▸ **Text provided**
=== Begin Enclosure ===

Building the labelme image : Run the following command from the terminal:

$docker build -t labelme .

1.3 The Third Musketeer:

Finally lets build our third Musketeer which is a MongoDB database. Here instead of writing our own dockerfile we will pull the defaut image because, why reinvent the wheel ?

$docker pull mongo:3.6.4

Step 2: Starting the containers:

We will start the containers in the following order.

Mongodb container(our Third Musketeer) because we will link this container to the tensorflow container
LabelMe container(our Second Musketeer)
Tensorflow container(our First Musketeer)

Use the following bash scripts to start the containers

2.1 Starting the Third Musketeer:

#!/bin/bash
# @Author: abhijit
# @Date:   24-May-2018 14-05-75
# @Last modified by:   abhijit
# @Last modified time: 24-May-2018 15-05-85
# pass the name
if ["$1" == ""]
    then
    echo "must be envoked only with the path to the directory which will act as storage for mongodb"
    exit 1
fi
mkdir -p $1
docker run \
--restart unless-stopped \
--name mongodb_database \
-p 27017:27017 \
-d \
-v $1:/data/db \
mongo:3.6.4

2.2 Starting the Second Musketeer:

#!/bin/bash

echo "Starting labelme docker container!"
echo "Note:"
echo "*  This script will create the following directories $1/Images $1/Annotations $1/Masks $1/Scribbles $1/DirLists"
echo "*  The storage volumes are mounted outside the containers inside the parent directory $1 specified."
echo "*  This will delete the data in Images, Masks, Scribbles, Annotations, DirLists."
echo "*  Thus the default address will raise an error: ERROR IN FETCH IMAGE"
echo "*  To correct this error, manually add the example folders given in the official github repository to the folders created above!"
if ["$1" == ""]
    then
    echo "ERROR! No Argument Specified!"
    echo "must be envoked only with 1 argument: The path to the directory which will act as storage for LabelMe outside the container"
    exit 1
fi

mkdir -p $1/Images $1/Annotations $1/Masks $1/Scribbles $1/DirLists
docker run \
--name labelme \
-p 8080:80 \
-d \
-v $1/Images:/var/www/html/LabelMeAnnotationTool/Images \
-v $1/Annotations:/var/www/html/LabelMeAnnotationTool/Annotations \
-v $1/Masks:/var/www/html/LabelMeAnnotationTool/Masks \
-v $1/Scribbles:/var/www/html/LabelMeAnnotationTool/Scribbles \
-v $1/DirLists:/var/www/html/LabelMeAnnotationTool/annotationCache/DirLists \
--entrypoint "/bin/bash" \
-t labelme

# change ownership so that labelme can modify documents in mounted volumes
docker exec -u root labelme chown -R abhijit:www-data /var/www/html
docker exec -u root labelme chmod -R 774 /var/www/html

# restart apache inside the container
docker exec -u root labelme service apache2 restart

NOTE: You need to run docker exec -u root labelme service apache2 restart everytime after you restart your PC/Laptop.

2.3 Starting our First Musketeer:

#!/bin/bash
# @Author: abhijit
# @Date:   24-May-2018 17-05-74
# @Last modified by:   abhijit
# @Last modified time: 24-May-2018 17-05-63

echo " "

=== End Enclosure ===

▸ **Exercise requirements**
**A)** From the Docker setup guide, print everything from "1.3 The Third" down to "container(our First Musketeer)".
**B)** List the directories that the LabelMe startup script in the Docker setup guide creates inside the storage path it is given.

▸ **Recorded information**
=== Begin Enclosure ===

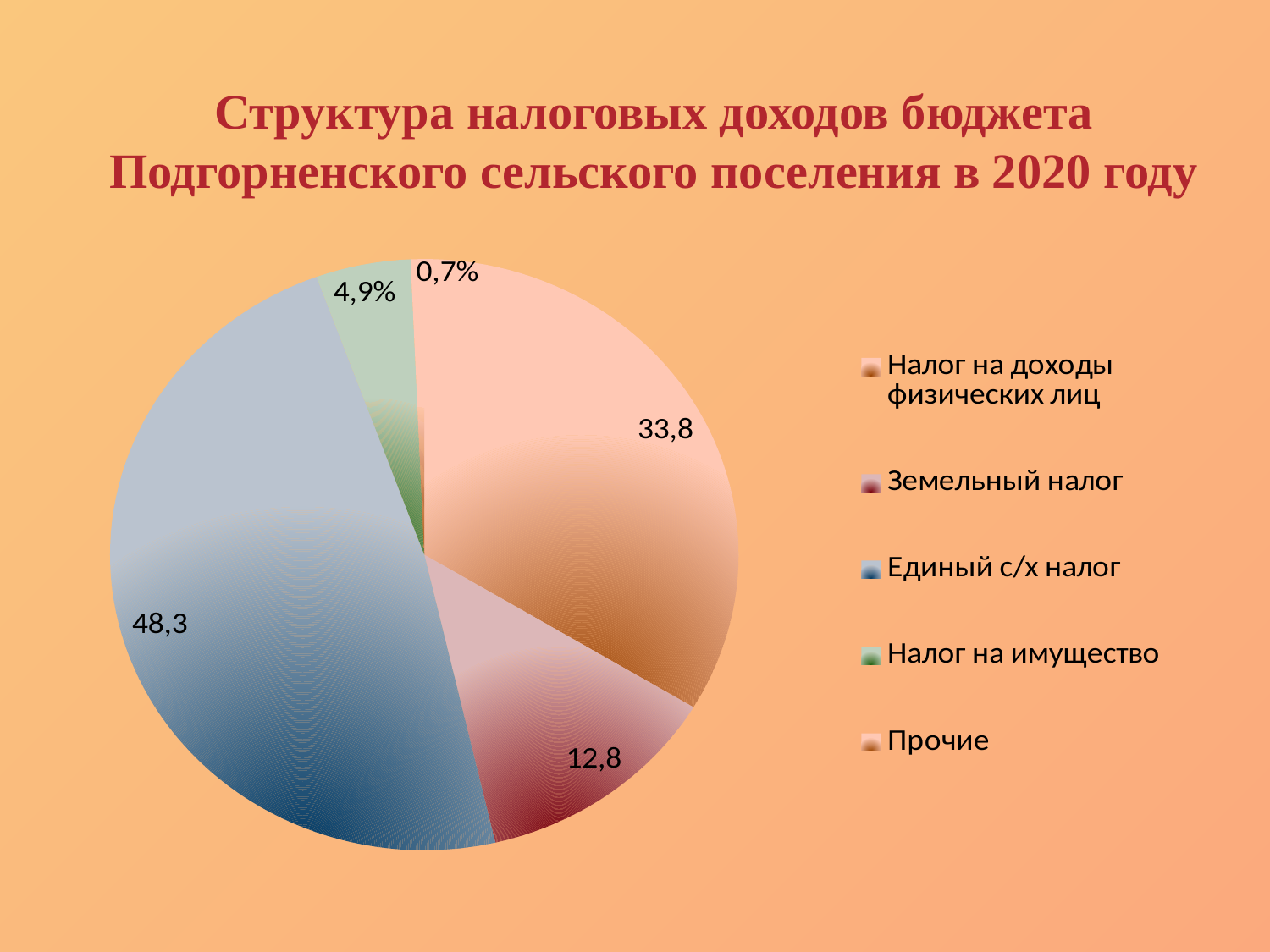
What is the difference between the values for Единый с/х налог and Налог на доходы физических лиц? 14,5 Which is larger, Налог на доходы физических лиц or Земельный налог? Налог на доходы физических лиц What is the value shown for Прочие? 0,7% What is the title of the chart? Структура налоговых доходов бюджета Подгорненского сельского поселения в 2020 году What is the value shown for Единый с/х налог? 48,3 What is the value shown for Налог на имущество? 4,9% What kind of chart is shown on the slide? pie chart Which category has the smallest slice of the pie? Прочие What is the value shown for Налог на доходы физических лиц? 33,8 What is the value shown for Земельный налог? 12,8 How many categories does the legend list? 5 Which category has the largest slice of the pie? Единый с/х налог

=== End Enclosure ===

▸ **Answers to the exercises**
**A)**
1.3 The Third Musketeer:

Finally lets build our third Musketeer which is a MongoDB database. Here instead of writing our own dockerfile we will pull the defaut image because, why reinvent the wheel ?

$docker pull mongo:3.6.4

Step 2: Starting the containers:

We will start the containers in the following order.

Mongodb container(our Third Musketeer) because we will link this container to the tensorflow container
LabelMe container(our Second Musketeer)
Tensorflow container(our First Musketeer)

**B)** Images, Annotations, Masks, Scribbles, DirLists